## Records
_____
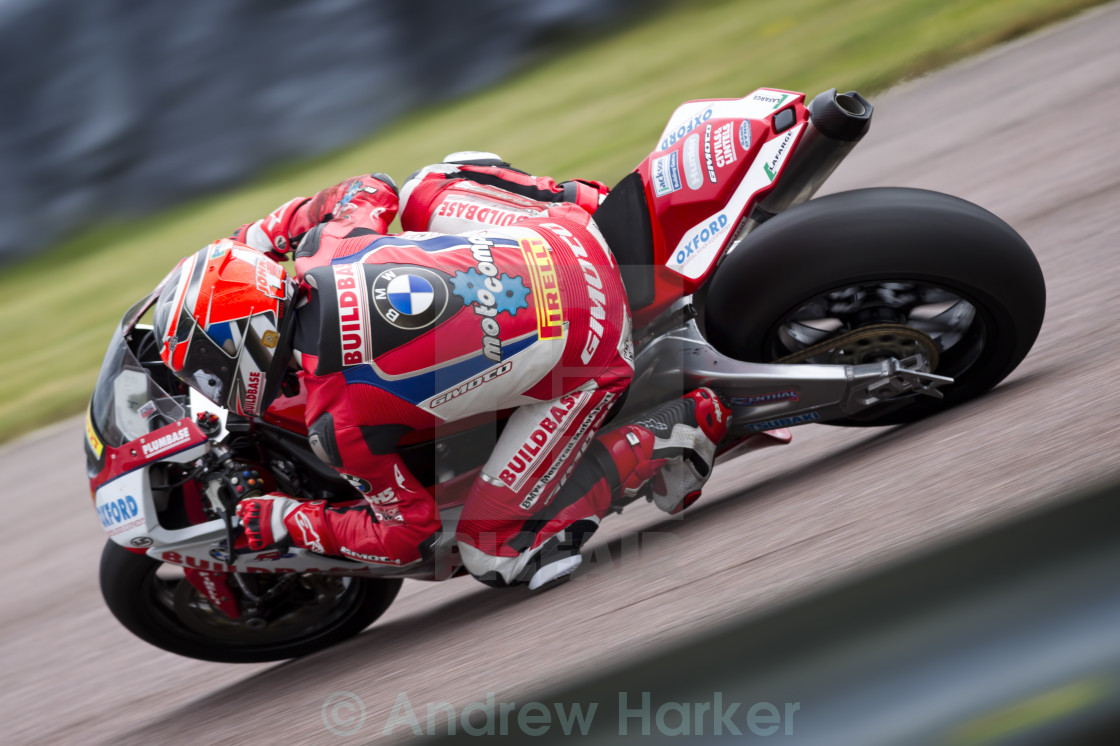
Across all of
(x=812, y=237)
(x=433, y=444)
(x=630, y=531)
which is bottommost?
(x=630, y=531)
_____
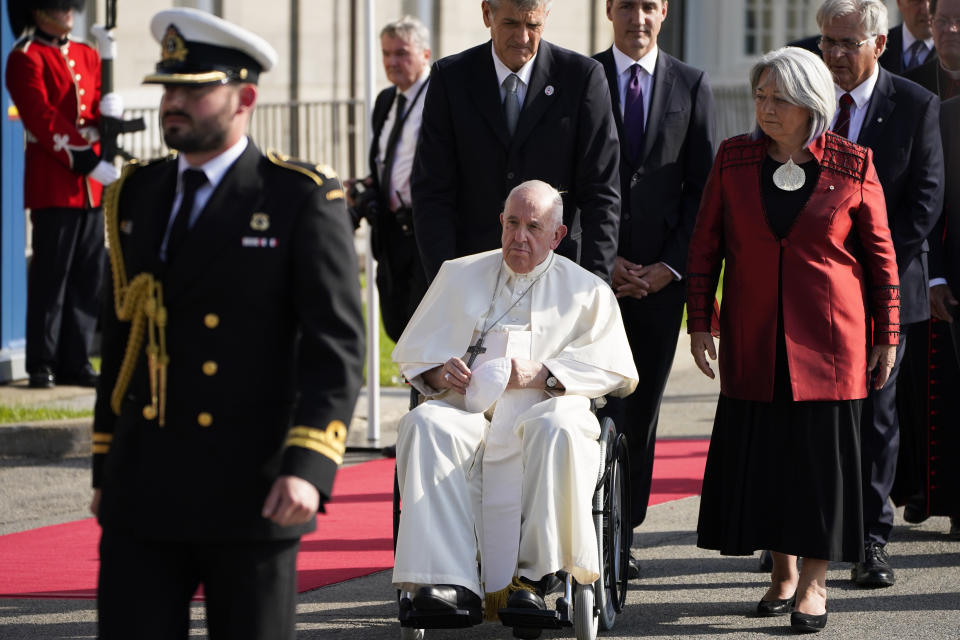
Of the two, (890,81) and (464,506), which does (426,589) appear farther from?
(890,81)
_____
## Exercise description
Report every line in the data above that contains the word "which", copying each one in full.

## Solution
which is bottommost?
Of the two, (890,81) and (464,506), which does (426,589) appear farther from?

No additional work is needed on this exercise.